Résumé de la décision
Dans l'affaire N° RG 24/01101, M. [H] [L] [F], de nationalité vietnamienne, a interjeté appel d'une ordonnance du Juge des libertés et de la détention de Boulogne-sur-Mer, qui avait prolongé sa rétention administrative. La Cour d'appel de Douai, par ordonnance du 30 mai 2024, a déclaré l'appel irrecevable. La Cour a estimé que l'appel était dénué de motivation, en vertu de l'article R 743-11 du Code de l'entrée et du séjour des étrangers et du droit d'asile (CESEDA), et a rejeté les arguments de l'appelant concernant l'insuffisance des diligences administratives.
Arguments pertinents
1. Irrecevabilité de l'appel : La Cour a jugé que l'appel était irrecevable car il ne contenait pas de motivation conforme aux exigences légales. Selon l'article R 743-11 CESEDA, "à peine d'irrecevabilité, le premier président ou son délégué est saisi par une déclaration d'appel motivée". En l'espèce, l'appelant n'a pas fourni de motifs valables pour contester la prolongation de sa rétention.
2. Inopérance des moyens soulevés : La Cour a également noté que les arguments relatifs à l'insuffisance des diligences de l'administration, notamment le défaut d'obtention d'un laissez-passer consulaire, étaient inopérants.
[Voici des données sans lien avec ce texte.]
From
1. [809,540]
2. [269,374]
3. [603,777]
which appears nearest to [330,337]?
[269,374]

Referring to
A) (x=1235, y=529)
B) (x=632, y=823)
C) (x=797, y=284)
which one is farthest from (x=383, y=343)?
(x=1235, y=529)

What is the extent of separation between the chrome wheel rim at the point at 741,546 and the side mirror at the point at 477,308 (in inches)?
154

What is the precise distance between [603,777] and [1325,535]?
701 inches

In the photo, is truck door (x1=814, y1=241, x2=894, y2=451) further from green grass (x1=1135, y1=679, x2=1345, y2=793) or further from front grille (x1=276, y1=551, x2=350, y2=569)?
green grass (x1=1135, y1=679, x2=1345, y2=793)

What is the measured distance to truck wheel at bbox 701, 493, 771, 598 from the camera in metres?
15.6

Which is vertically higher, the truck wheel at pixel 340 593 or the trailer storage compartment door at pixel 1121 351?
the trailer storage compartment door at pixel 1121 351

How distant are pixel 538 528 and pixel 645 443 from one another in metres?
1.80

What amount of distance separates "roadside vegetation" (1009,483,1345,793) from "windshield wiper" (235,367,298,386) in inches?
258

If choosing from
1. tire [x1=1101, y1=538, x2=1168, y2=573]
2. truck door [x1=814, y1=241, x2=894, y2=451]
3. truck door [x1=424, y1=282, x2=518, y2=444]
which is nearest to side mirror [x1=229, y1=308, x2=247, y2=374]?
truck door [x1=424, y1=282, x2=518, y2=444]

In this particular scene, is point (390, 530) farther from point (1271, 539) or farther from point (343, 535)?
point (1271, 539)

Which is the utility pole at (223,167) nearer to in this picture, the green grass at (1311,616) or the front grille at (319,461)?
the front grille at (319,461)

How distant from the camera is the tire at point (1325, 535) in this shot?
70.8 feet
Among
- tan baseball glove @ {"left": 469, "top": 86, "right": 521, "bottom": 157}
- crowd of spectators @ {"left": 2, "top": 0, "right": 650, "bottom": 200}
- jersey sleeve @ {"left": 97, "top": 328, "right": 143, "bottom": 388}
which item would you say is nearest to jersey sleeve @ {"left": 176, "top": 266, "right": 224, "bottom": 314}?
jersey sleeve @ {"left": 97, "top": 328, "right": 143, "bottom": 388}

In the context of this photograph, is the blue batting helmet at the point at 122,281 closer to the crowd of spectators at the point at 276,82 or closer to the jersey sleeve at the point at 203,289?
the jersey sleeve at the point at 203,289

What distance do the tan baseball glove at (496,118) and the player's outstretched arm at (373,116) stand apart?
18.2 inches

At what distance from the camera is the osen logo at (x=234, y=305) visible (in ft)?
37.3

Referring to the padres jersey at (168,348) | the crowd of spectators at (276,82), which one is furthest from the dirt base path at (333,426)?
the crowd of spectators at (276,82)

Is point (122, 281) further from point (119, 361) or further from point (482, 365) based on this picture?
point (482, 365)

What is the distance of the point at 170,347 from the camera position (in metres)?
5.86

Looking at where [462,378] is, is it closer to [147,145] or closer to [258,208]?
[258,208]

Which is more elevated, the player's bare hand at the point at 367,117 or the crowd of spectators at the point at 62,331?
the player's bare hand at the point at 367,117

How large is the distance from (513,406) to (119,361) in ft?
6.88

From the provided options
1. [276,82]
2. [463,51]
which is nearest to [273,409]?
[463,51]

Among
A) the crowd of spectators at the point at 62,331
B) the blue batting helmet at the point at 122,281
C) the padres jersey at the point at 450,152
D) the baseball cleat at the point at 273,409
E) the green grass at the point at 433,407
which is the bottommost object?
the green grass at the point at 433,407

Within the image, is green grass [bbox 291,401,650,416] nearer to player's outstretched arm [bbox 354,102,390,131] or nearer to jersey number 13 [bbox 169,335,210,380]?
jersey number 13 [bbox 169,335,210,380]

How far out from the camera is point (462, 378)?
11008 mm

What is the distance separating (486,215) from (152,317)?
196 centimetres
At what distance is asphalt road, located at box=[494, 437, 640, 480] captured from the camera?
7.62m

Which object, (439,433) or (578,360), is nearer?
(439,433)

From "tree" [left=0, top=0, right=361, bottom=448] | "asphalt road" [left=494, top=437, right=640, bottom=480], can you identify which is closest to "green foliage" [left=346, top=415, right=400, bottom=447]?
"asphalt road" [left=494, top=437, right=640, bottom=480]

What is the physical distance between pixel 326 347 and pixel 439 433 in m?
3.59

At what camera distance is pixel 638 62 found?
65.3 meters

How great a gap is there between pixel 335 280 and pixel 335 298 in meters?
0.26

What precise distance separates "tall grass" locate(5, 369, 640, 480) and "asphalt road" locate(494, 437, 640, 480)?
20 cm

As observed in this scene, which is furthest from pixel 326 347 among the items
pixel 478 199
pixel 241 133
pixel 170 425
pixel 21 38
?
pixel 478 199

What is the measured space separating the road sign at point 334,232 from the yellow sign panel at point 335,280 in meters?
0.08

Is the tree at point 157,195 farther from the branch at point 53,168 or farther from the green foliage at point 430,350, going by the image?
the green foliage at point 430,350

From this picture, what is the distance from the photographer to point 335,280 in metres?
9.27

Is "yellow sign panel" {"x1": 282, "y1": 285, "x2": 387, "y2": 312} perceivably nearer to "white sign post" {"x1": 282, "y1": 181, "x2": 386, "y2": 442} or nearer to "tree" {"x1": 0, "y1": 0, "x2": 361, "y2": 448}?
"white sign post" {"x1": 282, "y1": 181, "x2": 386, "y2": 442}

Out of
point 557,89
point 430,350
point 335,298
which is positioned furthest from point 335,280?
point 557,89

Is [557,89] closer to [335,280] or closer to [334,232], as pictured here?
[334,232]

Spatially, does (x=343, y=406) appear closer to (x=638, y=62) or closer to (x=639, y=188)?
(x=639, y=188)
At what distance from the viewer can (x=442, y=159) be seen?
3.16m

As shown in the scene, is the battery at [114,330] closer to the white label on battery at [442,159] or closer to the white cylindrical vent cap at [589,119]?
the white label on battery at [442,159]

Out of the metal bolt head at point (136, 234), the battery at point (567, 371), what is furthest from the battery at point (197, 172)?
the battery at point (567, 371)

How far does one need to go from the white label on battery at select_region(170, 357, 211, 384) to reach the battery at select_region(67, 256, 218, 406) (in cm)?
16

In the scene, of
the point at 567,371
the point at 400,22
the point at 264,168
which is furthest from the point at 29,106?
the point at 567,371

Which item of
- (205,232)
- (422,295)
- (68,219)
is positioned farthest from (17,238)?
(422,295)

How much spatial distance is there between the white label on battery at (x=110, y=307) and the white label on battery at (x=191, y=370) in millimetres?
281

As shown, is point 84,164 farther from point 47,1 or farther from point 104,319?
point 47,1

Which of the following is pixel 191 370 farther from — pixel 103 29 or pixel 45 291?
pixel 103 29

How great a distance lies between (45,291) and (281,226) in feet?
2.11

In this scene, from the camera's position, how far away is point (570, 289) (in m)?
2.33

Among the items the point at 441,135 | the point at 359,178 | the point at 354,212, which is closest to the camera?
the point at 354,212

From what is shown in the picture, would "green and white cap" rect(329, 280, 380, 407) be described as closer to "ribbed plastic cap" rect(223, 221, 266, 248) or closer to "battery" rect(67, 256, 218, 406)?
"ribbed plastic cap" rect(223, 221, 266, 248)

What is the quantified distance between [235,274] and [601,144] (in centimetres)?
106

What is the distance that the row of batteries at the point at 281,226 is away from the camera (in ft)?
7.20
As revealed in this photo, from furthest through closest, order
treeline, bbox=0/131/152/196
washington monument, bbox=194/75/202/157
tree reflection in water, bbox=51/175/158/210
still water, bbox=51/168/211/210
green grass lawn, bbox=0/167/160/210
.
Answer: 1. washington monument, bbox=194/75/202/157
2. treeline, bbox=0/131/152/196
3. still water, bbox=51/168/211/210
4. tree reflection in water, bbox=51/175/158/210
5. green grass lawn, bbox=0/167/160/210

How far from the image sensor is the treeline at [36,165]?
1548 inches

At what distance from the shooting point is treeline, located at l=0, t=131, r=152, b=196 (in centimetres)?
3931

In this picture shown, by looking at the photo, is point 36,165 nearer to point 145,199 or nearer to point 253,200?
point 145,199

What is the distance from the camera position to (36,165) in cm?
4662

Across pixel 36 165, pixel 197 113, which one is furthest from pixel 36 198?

Le premier juge avait déjà pris en compte ces éléments lors de la première prolongation de la rétention, et la préfecture était toujours en attente de la délivrance du laissez-passer par les autorités vietnamiennes.
Interprétations et citations légales
1. Article R 743-11 CESEDA : Cet article stipule que "à peine d'irrecevabilité, le premier président ou son délégué est saisi par une déclaration d'appel motivée". Cela signifie que toute déclaration d'appel doit être accompagnée d'une motivation claire et précise, sans quoi elle sera déclarée irrecevable.
2. Article L 743-23 CESEDA : La Cour a appliqué cet article pour justifier le rejet de l'appel sans convocation préalable des parties, en raison de son caractère manifestement irrecevable. Cet article permet au juge de statuer sur la recevabilité de l'appel sans audience si celui-ci est manifestement infondé.
3. Condition de levée des obstacles à l'éloignement : La Cour a précisé qu'aucune condition de levée des obstacles à l'éloignement n'était requise à ce stade de la procédure, ce qui renforce l'idée que la prolongation de la rétention était justifiée par l'attente de la délivrance du laissez-passer consulaire.
En conclusion, la décision de la Cour d'appel de Douai repose sur une interprétation stricte des exigences de motivation des appels en matière de rétention administrative, ainsi que sur la reconnaissance de la continuité des diligences administratives en cours.